Challenge (1 Viewer)

[doodydo]

hey everyone , this is killing me!
ok: (i was advised to put this in the 4U forum)

there are 45 balls and 6 are picked,
the odds for drawing 5 numbers that you have on the ticket are 2621:1 based on 14 games .
the odds for 5 winning numbers plus either supplementary number are 48483:1! (based on 14 games)
can someone tell me how to find these!
it's so damn annoying!

 

[Euler]

what does the : mean??

could you give an example of a simple situation, like the odds of a heads on a fair coin using this : symbol? the odds of getting 4 on a fair dice?

 

[CM_Tutor]

the odds of a heads on a fair coin using the : symbol? the odds of getting 4 on a fair dice?

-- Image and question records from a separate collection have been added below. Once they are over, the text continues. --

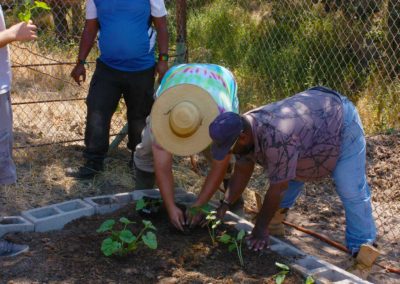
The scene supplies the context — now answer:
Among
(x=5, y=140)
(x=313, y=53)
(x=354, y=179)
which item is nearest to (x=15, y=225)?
(x=5, y=140)

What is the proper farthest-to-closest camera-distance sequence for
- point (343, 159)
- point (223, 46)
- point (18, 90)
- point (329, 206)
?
1. point (223, 46)
2. point (18, 90)
3. point (329, 206)
4. point (343, 159)

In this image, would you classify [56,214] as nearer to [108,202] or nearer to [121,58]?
[108,202]

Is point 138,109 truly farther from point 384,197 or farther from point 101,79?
point 384,197

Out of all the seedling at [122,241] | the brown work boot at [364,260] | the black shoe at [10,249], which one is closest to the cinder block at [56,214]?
the black shoe at [10,249]

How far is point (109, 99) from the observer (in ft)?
17.1

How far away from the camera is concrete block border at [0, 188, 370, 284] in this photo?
3.66m

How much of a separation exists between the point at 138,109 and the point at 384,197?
2.22 metres

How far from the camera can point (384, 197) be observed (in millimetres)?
5570

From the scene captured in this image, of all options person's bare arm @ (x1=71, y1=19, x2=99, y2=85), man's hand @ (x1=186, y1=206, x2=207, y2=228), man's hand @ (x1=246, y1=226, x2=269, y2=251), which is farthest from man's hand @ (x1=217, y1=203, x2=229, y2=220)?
person's bare arm @ (x1=71, y1=19, x2=99, y2=85)

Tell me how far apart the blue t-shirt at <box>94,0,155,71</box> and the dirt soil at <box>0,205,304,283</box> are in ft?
4.96

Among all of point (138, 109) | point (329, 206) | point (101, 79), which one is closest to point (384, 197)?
point (329, 206)

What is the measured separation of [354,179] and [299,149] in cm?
61

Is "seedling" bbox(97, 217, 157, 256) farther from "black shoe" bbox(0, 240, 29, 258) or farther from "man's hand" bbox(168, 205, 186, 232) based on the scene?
"black shoe" bbox(0, 240, 29, 258)

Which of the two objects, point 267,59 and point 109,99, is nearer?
point 109,99
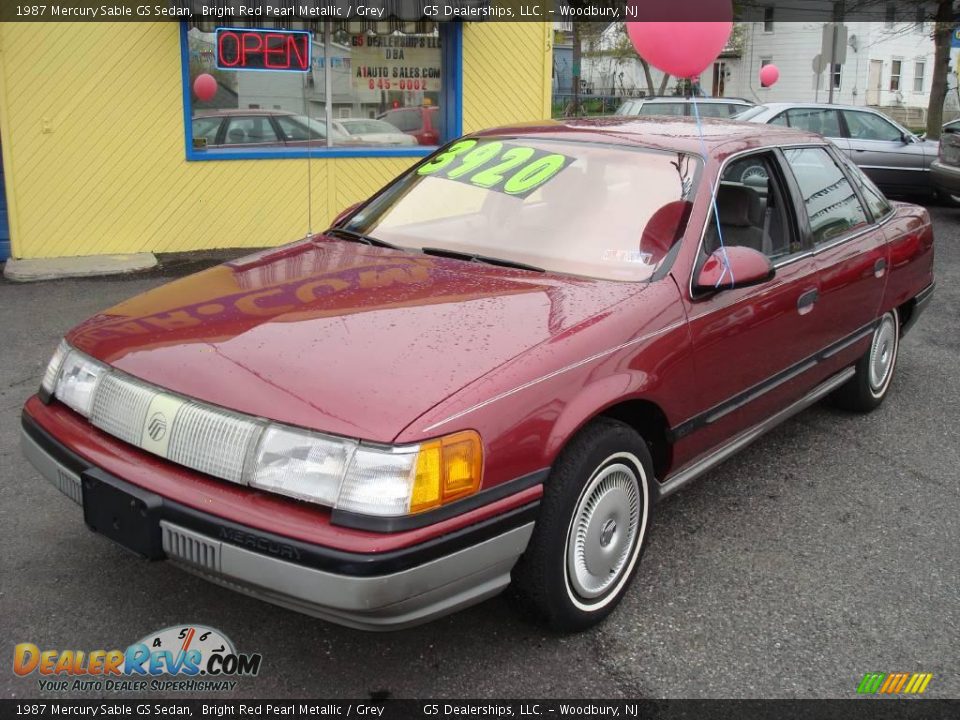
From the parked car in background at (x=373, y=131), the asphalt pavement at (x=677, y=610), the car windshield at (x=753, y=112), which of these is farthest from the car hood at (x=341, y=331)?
the car windshield at (x=753, y=112)

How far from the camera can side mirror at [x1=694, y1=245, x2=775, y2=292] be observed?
341 cm

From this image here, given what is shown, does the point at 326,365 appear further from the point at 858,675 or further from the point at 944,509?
the point at 944,509

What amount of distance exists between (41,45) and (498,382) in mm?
7588

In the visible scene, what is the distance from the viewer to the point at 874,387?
209 inches

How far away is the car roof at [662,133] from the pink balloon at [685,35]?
193cm

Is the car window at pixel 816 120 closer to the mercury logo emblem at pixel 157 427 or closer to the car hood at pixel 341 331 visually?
the car hood at pixel 341 331

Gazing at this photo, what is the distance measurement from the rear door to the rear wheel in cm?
844

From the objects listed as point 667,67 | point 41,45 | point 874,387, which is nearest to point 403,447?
point 874,387

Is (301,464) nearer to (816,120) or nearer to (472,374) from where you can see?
(472,374)

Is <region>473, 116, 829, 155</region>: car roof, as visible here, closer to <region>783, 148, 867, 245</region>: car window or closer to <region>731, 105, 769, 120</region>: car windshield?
<region>783, 148, 867, 245</region>: car window

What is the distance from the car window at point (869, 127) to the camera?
12984 mm

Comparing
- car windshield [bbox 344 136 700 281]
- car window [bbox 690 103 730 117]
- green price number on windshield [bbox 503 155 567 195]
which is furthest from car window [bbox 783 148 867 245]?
car window [bbox 690 103 730 117]

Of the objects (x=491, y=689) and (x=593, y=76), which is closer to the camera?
(x=491, y=689)

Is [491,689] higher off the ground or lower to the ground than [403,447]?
lower
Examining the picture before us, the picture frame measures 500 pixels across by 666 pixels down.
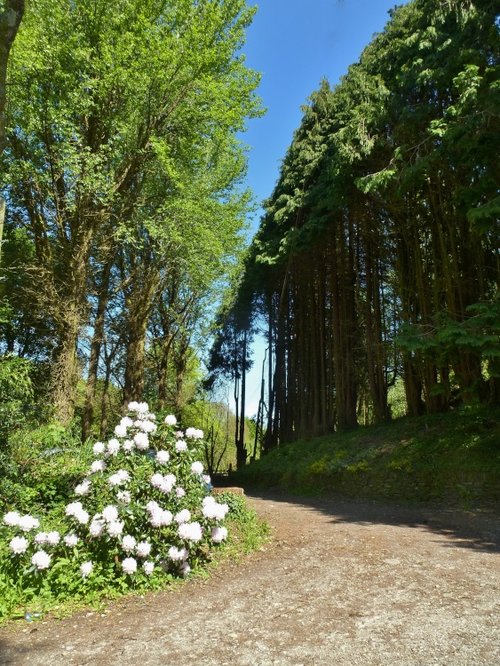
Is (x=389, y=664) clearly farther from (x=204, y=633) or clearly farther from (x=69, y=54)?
(x=69, y=54)

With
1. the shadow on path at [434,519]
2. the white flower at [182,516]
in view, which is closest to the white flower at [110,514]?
the white flower at [182,516]

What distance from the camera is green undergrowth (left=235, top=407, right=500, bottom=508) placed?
758 centimetres

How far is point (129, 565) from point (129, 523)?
33cm

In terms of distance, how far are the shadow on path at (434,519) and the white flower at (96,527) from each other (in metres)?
3.33

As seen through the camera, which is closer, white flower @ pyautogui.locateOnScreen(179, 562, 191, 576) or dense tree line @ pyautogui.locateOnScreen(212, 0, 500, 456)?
white flower @ pyautogui.locateOnScreen(179, 562, 191, 576)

are 2:1 and 6:1, respectively.

So, doodydo is saying, for example, that in a 45 ball lottery, where 6 numbers are chosen, if you play 14 games the probability of correctly picking 5 numbers is 1 / 2621.

 

[turtle_2468]

Lol, so do you want me to answer it? I could... but then calculon is paying us out So someone doing 4U might get good practice doing it.. I'll wait

 

[hatty]

Originally posted by turtle_2468
Lol, so do you want me to answer it? I could... but then calculon is paying us out So someone doing 4U might get good practice doing it.. I'll wait

it appears turtle can't do it. lol

 

[Calculon]

Originally posted by turtle_2468
Lol, so do you want me to answer it? I could... but then calculon is paying us out So someone doing 4U might get good practice doing it.. I'll wait

I haven't done permutations/3u probablility yet sorry, although I did solve a 3u probability question the other day in the ext. 1 forum with year 10 knowledge

 

[Calculon]

Originally posted by hatty
it appears turtle can't do it. lol

You'll have more than me paying you out if you don't solve it

 

[Giant Lobster]

damn u turtle... i cant do it by inspection

actually i cant do it at all.

 

[turtle_2468]

The first one is wrong...
take the probability of losing (ie not getting 5 correct numbers) in 1 game.
There are 6 ways to win (pick 5 out of the 6 numbers)...
Also, there are 45C6 ways to pick 6 out of 45. So P(losing a game)=1-(6/45C6).
Let that number be x.
P(losing 14 games)=x^14
So P(winning at least once in 14 games)=1-x^14
=1:96966.

And, the second question is quite silly... I mean, if you pick 6 numbers how can you have "5 winning numbers plus either supplementary number"? That would imply 7 numbers drawn... make the question more obvious please...
(I'm assuming in my answer above that you draw 6 balls, and you need 5 of them to win..)

 

[Archman]

lol thats because the lotto ppl dont use 14*(1-x) (..which is quite wrong) rather than 1-x^14.

Mind u, it makes the odds look better than they actually are.